- INSTRUCTIONS TO FOLLOW
Output the part of the lines that opens with the one containing "Within the scene, is" and closes with the one containing "it falls short" as a Markdown table with the columns Row and Line. Skip blank lines and leave the pictures out.

[Start of RAW DATA]

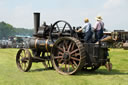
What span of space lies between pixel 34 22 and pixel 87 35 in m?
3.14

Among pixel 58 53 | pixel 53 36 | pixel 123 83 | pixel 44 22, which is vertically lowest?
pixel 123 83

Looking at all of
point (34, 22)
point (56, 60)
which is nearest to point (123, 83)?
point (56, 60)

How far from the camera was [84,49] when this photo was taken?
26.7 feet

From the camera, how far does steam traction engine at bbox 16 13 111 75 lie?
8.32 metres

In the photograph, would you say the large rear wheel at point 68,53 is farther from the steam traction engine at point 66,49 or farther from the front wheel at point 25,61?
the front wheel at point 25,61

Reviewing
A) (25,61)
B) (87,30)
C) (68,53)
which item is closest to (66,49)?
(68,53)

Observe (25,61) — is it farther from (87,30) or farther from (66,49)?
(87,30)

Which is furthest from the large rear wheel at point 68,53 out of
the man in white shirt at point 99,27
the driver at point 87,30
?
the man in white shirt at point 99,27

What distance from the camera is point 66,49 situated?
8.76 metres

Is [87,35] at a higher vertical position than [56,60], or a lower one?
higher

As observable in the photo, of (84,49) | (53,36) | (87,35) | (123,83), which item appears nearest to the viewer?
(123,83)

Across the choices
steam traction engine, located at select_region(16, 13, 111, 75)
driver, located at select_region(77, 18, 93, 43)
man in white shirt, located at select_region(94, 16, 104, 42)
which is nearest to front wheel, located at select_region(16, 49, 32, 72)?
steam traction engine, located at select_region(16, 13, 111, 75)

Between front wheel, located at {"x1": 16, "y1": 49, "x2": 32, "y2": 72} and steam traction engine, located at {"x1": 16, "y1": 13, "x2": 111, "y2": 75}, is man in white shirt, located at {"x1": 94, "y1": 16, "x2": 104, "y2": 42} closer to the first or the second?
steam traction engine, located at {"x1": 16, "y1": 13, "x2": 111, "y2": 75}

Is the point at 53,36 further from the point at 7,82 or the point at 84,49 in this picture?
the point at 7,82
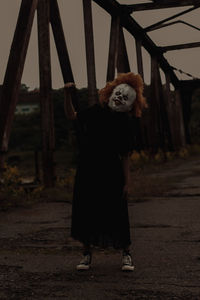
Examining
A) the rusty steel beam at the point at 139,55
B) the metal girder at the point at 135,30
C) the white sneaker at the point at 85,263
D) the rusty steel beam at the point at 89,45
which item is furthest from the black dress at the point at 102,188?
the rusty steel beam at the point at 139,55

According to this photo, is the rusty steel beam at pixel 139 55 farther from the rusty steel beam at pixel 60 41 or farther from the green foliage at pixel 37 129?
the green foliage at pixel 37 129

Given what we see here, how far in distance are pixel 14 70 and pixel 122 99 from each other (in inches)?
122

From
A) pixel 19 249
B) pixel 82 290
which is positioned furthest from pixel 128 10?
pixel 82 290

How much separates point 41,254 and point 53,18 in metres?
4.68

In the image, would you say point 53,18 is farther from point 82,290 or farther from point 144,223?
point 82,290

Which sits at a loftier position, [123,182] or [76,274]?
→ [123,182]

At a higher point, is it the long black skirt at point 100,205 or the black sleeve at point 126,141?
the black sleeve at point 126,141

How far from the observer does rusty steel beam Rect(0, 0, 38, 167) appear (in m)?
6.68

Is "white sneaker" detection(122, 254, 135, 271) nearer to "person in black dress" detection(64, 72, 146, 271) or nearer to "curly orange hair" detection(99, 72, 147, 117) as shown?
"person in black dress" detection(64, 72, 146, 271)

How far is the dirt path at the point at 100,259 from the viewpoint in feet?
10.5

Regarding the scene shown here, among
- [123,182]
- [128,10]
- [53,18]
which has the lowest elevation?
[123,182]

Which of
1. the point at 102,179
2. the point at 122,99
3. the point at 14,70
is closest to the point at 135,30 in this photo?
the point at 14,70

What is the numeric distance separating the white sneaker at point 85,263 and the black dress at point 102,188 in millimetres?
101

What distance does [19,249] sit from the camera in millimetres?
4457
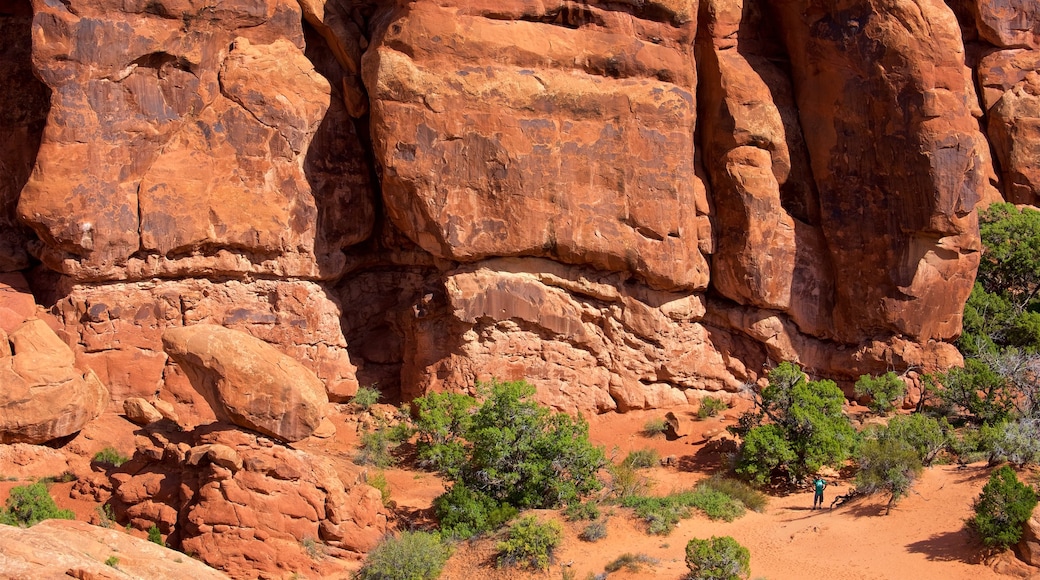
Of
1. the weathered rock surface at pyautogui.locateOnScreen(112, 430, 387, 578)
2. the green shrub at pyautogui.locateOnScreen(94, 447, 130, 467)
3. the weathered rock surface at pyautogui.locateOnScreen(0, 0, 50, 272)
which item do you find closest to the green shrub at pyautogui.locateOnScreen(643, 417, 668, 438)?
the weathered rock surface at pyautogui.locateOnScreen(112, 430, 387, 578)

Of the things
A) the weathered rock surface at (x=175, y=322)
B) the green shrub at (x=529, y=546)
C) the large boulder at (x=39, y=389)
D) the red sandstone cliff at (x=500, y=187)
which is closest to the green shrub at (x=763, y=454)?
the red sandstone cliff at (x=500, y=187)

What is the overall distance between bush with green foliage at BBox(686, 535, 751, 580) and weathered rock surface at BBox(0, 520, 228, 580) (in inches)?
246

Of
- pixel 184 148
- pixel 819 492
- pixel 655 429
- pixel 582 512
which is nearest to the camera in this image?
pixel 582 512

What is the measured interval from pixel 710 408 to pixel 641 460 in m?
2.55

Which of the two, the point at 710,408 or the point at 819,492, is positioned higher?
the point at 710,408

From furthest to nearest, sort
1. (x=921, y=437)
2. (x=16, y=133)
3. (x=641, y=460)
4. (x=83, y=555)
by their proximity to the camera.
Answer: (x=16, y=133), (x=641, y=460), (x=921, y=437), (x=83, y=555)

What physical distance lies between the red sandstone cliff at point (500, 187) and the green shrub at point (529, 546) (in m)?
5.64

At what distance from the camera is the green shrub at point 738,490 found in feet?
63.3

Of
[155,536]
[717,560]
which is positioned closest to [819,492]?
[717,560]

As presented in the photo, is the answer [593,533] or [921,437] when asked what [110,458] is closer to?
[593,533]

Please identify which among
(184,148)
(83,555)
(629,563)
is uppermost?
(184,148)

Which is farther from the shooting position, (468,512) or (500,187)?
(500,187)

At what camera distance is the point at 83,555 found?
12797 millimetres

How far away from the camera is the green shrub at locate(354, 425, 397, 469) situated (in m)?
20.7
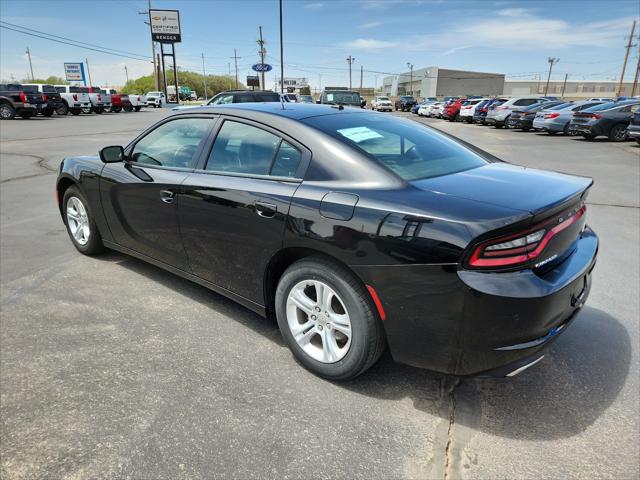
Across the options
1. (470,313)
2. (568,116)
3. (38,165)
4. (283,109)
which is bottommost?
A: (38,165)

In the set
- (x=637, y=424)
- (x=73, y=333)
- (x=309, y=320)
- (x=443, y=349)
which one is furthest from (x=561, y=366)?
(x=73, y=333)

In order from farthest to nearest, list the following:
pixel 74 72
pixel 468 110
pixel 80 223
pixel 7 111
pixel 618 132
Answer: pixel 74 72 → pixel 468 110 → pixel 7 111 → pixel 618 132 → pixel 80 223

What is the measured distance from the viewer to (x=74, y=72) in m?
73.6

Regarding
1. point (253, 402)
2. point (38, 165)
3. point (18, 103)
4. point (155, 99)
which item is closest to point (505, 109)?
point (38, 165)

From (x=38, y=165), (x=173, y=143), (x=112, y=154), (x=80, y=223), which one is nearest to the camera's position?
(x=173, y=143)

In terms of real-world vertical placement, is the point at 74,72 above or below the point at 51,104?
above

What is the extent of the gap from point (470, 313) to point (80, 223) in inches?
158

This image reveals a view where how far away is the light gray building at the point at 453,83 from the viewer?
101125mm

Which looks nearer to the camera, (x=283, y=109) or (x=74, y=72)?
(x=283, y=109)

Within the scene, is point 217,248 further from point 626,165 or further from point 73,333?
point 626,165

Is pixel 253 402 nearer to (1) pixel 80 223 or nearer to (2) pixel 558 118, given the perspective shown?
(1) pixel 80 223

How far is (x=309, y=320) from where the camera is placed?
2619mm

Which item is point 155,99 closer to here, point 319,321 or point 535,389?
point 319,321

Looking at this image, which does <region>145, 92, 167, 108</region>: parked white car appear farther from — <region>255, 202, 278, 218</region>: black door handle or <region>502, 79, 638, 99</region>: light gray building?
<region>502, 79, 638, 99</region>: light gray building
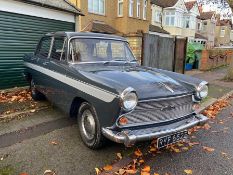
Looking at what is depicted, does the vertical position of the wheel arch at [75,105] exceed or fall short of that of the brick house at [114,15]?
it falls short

[End of RAW DATA]
[Start of RAW DATA]

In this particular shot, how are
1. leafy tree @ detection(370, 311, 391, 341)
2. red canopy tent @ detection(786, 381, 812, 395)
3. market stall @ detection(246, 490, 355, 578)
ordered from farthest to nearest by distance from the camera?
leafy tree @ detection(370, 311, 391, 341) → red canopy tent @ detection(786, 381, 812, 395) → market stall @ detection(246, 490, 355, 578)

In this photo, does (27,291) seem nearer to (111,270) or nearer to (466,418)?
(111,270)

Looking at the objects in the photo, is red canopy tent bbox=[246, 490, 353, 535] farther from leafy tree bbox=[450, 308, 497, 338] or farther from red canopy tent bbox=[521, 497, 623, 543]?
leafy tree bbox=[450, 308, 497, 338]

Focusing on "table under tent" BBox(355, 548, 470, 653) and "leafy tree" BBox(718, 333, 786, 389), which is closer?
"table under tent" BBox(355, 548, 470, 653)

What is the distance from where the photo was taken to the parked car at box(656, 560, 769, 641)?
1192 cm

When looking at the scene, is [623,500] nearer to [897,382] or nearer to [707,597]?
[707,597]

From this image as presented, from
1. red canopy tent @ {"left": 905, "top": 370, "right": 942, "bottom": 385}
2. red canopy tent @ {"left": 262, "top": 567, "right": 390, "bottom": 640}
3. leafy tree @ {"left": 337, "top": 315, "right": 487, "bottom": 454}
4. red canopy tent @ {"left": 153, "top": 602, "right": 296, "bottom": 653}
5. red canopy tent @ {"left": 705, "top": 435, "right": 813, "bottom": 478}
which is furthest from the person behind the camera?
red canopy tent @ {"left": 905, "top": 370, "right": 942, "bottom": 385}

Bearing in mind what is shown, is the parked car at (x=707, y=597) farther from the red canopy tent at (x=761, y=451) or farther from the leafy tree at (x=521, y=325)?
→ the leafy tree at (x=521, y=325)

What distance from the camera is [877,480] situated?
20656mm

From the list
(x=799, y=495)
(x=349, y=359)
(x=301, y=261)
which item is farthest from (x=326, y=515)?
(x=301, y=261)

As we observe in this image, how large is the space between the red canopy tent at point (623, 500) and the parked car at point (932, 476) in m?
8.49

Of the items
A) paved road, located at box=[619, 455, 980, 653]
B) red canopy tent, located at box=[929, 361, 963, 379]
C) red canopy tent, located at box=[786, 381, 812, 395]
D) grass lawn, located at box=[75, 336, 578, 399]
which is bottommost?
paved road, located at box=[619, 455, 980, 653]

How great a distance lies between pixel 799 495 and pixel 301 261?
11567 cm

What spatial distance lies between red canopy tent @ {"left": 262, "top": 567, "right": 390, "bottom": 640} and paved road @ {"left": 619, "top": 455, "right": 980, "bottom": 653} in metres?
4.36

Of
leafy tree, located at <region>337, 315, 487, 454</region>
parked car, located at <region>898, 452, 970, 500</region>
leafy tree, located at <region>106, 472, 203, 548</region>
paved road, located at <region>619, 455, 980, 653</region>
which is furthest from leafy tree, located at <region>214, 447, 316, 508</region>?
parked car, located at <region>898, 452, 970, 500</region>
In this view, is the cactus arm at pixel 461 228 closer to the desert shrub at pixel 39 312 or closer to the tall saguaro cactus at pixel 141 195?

[End of RAW DATA]

- TASK RESULT
| Row | Line |
|---|---|
| 1 | Within the scene, is point 217,248 further from point 626,165 or further from point 73,333? |
| 2 | point 626,165 |
| 3 | Is pixel 253 402 nearer to (1) pixel 80 223 or nearer to (2) pixel 558 118, given the perspective shown? |
| 4 | (1) pixel 80 223 |
| 5 | How far is (x=309, y=320) from where the camera is placed? |
| 6 | 2619mm |
| 7 | Which item is point 155,99 closer to here, point 319,321 or point 535,389? |
| 8 | point 319,321 |
| 9 | Looking at this image, which does <region>145, 92, 167, 108</region>: parked white car appear farther from — <region>255, 202, 278, 218</region>: black door handle or <region>502, 79, 638, 99</region>: light gray building? |
| 10 | <region>502, 79, 638, 99</region>: light gray building |
| 11 | Looking at what is depicted, does the vertical position of the wheel arch at [75,105] exceed or fall short of that of the brick house at [114,15]? |
| 12 | it falls short |